WORK INSTRUCTIONS: According to the post on same-sex marriage rulings, which court was Judge John G. Heyburn sitting on when he issued his Kentucky decision?

SELECTED EXCERPT:
################

Just over a month ago, I posted about Judge Robert Shelby’s erudite decision in Kitchen v Herbert which overturned Utah’s constitutional ban on same-sex marriages. In that post, I mentioned that the same sex couples, in their stay submissions, provided a listing of 25 current state and federal lawsuits, covering fifteen states, challenging state laws banning same sex marriage.
Amongst them were the cases of Bourke v. Beshear in Kentucky and Bostic v. McDonnell in Virginia, both of which have been decided in the last two days.
In Kentucky on February 12, Judge John G. Heyburn of the US District Court Western District of Kentucky (appointed by Dubya, for those who are keeping score) found (pdf) that the provisions of the Kentucky constitution and statute which which provided that the state could not, and need not, recognise same sex marriages solemnised outside Kentucky violated the Fourteenth Amendment, and were therefore invalid.
Mark Joseph Stern at Slate notes that Judge Heyburn’s decision is similar in many ways to Shelby’s, not least because Heyburn gets a good’un or two in on Tony Scalia, the betoqued-for-pomp-and-circuses Cassandra of the Supreme Court.
Heyburn (on page 13, if you want to revel) mimics Scalia’s schtick in Windsor of rewriting Tony Kennedy’s majority judgment to show how, with a few proper nouns and adjectives swapped in for others, Windsor is clearly authority for the proposition that same sex marriage bans of all kinds demean gay people, and that their only basis is that some random goatherder thought his god wanted to have a chat about the evils of shrimp, boils and bumsex.
On the next page, Heyburn cites Scalia’s comment in Lawrence that:
“‘preserving the traditional institution of marriage’ is just a kinder way of describing the State’s moral disapproval of same-sex couples.”

################

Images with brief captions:
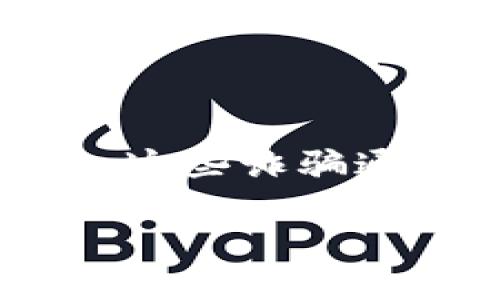 区块链诈骗是一个严肃且复杂的话题，涉及到许多形式的欺诈行为，以下是一些与该主题相关的内容及构思。

### 可能的内容

1. **《如何识别区块链诈骗：保持安全的5个技巧》**
   - 关键词：区块链诈骗，识别技巧，网络安全

2. **《揭露区块链诈骗的真相：你需要知道的一切》**
   - 关键词：区块链，诈骗真相，投资风险

3. **《防范区块链诈骗：投资者必备的知识和策略》**
   - 关键词：防范，投资者，区块链安全

4. **《2023年最常见的区块链诈骗类型及保护措施》**
   - 关键词：区块链，诈骗类型，保护措施

5. **《从用户到受害者：区块链诈骗背后的心理机制》**
   - 关键词：用户心理，区块链，诈骗机制

### 详细介绍

区块链技术的出现为金融交易、数据管理等多个领域带来了革命性的变化，然而，与此同时，区块链诈骗问题也愈发严重。这些诈骗通常利用用户对新技术的陌生，以及对高回报投资的渴望，进行各种形式的欺骗和诈取。以下是对区块链诈骗的详细探讨。

### 如何识别区块链诈骗：保持安全的5个技巧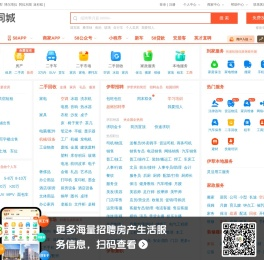【58同城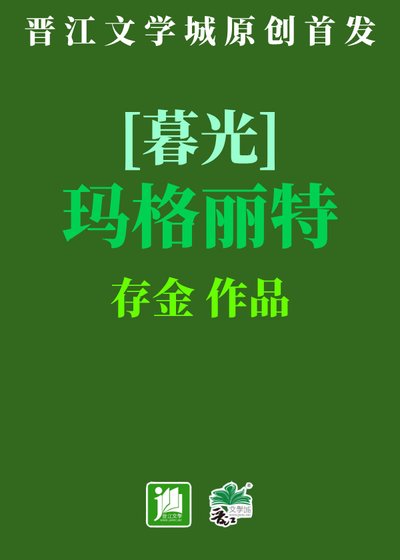 《瑪格麗特與凱厄斯》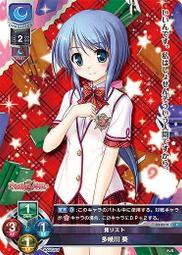 august多機能帆布女側背包 NO.WB007 歷史價格詳細信息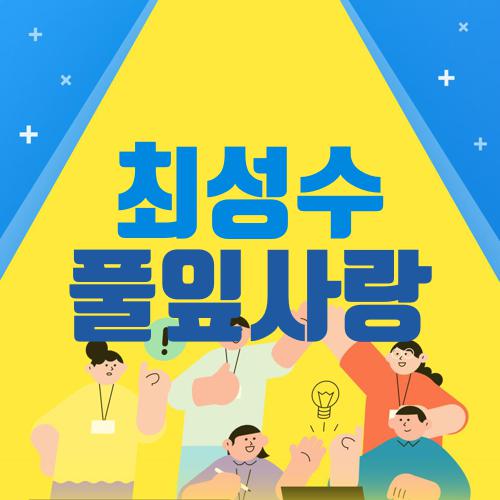 최성수 풀잎사랑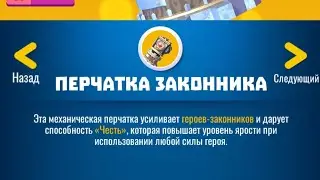 Knighthood RPG. Последняя перчатка: п. Законника. Дело закрыто feat. You&Your Friend by M.Knopfler.
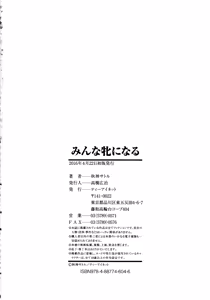 Page 201 of Minna Mesu ni naru - preview thumbnail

################

OUTPUT BELOW: The US District Court for the Western District of Kentucky.